Paola Dal Monte del Dimes si è occupata invece di tubercolosi, per arrivare a “una diagnosi la più rapida possibile per interrompere la catena di trasmissione dell’infezione”. Allo stesso tempo, si è studiato come “individuare anche l’infezione latente, che è asintomatica ma che può essere curata, per fare in modo che la malattia non venga riattivata”.
Marcella Martinelli, anche lei del Dimes, ha curato invece la ricerca sui geni coinvolti nell’insorgenza del labbro leporino, che colpisce un nuovo nato ogni 700.000 bambini. In particolare, spiega, “si è verificato il coinvolgimento di un complesso di proteine nell’insorgenza di questa malformazione”.
Patrizia Romualdi, del dipartimento di Biotecnologie, ha studiato gli enzimi che possono rappresentare dei bio-marcatori e dei predittori nel sangue dell’insorgenza del morbo di Alzheimer. Una ricerca che in futuro può portare alla nascita di nuovi farmaci in grado di frenare l’evoluzione della malattia.

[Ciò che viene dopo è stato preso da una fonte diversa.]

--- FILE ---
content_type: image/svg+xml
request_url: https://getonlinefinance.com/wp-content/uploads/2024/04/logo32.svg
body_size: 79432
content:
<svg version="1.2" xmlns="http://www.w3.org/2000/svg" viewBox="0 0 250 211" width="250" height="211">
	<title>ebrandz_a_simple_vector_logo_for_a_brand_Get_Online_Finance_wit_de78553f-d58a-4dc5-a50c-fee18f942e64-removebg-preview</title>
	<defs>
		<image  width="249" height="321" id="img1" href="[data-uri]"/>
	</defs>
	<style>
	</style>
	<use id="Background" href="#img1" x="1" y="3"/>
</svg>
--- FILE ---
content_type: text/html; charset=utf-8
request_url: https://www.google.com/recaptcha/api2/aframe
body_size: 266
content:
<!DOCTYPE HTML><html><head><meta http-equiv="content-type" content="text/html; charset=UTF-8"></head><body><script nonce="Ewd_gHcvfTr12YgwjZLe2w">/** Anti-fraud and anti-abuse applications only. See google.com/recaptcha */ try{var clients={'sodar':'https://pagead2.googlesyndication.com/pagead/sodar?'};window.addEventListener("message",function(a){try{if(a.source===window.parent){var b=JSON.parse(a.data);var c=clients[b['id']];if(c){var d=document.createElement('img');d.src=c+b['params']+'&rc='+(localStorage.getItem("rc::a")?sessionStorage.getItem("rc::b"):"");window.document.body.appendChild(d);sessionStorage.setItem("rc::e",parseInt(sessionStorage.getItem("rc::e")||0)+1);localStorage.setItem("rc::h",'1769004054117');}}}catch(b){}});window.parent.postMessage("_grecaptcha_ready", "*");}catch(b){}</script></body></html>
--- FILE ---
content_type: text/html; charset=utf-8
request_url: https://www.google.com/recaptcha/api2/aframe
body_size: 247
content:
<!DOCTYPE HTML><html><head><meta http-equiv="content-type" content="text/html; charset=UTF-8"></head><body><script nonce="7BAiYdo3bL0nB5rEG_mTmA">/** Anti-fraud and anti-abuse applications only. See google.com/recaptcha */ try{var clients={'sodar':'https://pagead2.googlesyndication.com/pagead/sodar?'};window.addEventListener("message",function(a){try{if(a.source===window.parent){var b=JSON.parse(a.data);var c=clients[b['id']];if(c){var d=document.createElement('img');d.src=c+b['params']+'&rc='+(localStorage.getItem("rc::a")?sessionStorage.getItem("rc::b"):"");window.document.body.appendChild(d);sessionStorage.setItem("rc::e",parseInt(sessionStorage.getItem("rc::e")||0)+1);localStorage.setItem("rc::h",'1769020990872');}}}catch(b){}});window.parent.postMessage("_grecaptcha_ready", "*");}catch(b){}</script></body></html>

Maria Carla Re, numero uno della microbiologia del Sant’Orsola, ha analizzato invece come il virus dell’Hiv riesca a diffondersi nei reni “nonostante la scarsezza di recettori, portando le cellule a una sorta di suicidio”. Questo studio consentirà un “ulteriore miglioramento della terapia”.
Barbara Monti, del dipartimento di Biotecnologie, fa ricerca sulla Sla e si è concentrata sulle cellule immunitarie del sistema nervoso. “Come in altre malattie neurodegenerative- spiega- anche la Sla è caratterizzata da un processo di infiammazione dovuto all’attivazione di queste cellule. Nel modello in vitro, abbiamo visto che c’è un’alterazione di queste cellule, che può determinare la morte dei neuroni”. Un passo avanti per le terapie contro la malattia.